The two other Jewish kids in class and I, none of us talented artists, are making a sad and floppy menorah out of brown and yellow colored paper.

Hanukkah is a relatively minor holiday, religiously-speaking. Its chief significance seems to be that it provides a sort of Jewish alternative to Christmas. (This excellent New York Times op-ed has more on that.)

And, indeed, while the other kids' families will spend themselves silly every December, my parents give me and my brother eight presents over the eight nights of our Festival of Lights. One of these will be a big, Christmas-style indulgence. The other seven gifts are ordinarily things like socks.

Hanukkah food is usually thought of as one of the holiday's selling points. Potato latkes -- fried potato pancakes, that my non-Jewish now-husband describes as being "very much like hash browns" -- are delicious. But that's more or less it for Hanukkah food. We've got the gold foil-wrapped chocolate coins that we use to play the game of dreidel. But, truth is, dreidel is a boring game, and the foil-wrapped chocolate coins are nearly inedible.

And, finally, we lack a delicious-smelling tree, decorated with lights and candy and family heirlooms. We will instead celebrate with a sacred candelabra that threatens to burn down the house, should it be left unwatched for even a moment. (Google "unattended menorah" sometime then talk to me about holiday anxiety.)

One year I asked my parents if we could get a "Hanukkah bush."

hanukkah bush "Jews don't decorate shrubbery," was my mom's unhappy answer.

It was as if I'd suggested that this year for Hanukkah, we should try erecting a shrine to a portly man in a red suit in the living room (he'd wear a yarmulke, of course, so we know that this isn't a Christmas decoration).

:: To-do list ::
#1 Copy the stretch of the Hanukkah passage from "Hanukkah is a" through "things like socks.", changing "socks" to "pajamas".
#2 Continue the Hanukkah passage from its final sentence.

Source data
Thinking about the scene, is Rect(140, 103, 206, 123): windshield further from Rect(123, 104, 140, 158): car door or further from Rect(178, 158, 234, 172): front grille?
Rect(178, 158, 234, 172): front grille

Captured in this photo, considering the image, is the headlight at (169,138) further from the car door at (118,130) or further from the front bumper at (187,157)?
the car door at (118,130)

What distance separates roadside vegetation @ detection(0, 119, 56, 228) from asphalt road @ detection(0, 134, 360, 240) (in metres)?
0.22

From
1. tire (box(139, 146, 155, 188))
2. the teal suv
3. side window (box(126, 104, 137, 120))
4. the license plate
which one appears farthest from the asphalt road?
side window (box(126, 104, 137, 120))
---
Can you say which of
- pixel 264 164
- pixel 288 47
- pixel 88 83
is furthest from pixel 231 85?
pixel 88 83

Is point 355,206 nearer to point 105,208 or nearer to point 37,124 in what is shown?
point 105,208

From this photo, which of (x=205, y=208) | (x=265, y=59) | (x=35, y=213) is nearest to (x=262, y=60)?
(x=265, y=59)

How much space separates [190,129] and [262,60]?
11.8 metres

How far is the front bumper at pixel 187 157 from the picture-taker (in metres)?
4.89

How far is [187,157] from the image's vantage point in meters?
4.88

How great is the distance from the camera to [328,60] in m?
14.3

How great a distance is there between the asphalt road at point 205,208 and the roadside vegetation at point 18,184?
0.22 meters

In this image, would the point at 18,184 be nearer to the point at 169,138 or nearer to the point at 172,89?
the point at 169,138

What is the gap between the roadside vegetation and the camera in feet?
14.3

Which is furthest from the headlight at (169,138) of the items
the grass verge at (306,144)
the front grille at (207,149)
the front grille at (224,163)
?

:: Responses by task ::
#1
Hanukkah is a relatively minor holiday, religiously-speaking. Its chief significance seems to be that it provides a sort of Jewish alternative to Christmas. (This excellent New York Times op-ed has more on that.)

And, indeed, while the other kids' families will spend themselves silly every December, my parents give me and my brother eight presents over the eight nights of our Festival of Lights. One of these will be a big, Christmas-style indulgence. The other seven gifts are ordinarily things like pajamas.

#2
Or, worse, that we celebrate by putting up a tinsel-covered statue of Zeus -- because this Greek god figures into the religious part of the Hanukkah story. The short version goes like this, in the words of a pair of HuffPost bloggers:

The story of Hanukkah chronicles the four-year war which took place between 167 B.C.E.-163 B.C.E. as oppressed Jews struggled under the rule of Antiochus IV of the Syrian-Greeks. Jews were forbidden to follow their ritual observances and pagan worship was introduced into their sacred Temple. It is also about a civil war between those Jews who aligned themselves with the Greek-Syrian ways and the Maccabees, a small group of Jews who resisted such assimilation. The holiday culminates in the re-taking and rededicating of the Temple in Jerusalem and re-lighting the seven-branched candelabra that was supposed to always remain lit.

It's thought that this "pagan worship" included a statue of and/or altar to Zeus, placed in the Second Temple of Jerusalem. And this short version of the story leaves out the part where a Maccabee starts the revolt by killing an assimilated Jew.

I believe there's some allegory here that my mom would appreciate about how allowing things like decorated shrubbery into the home will eventually lead to celebrating another culture's holidays to the loss of Jewish identity altogether. (And maybe to revolt.)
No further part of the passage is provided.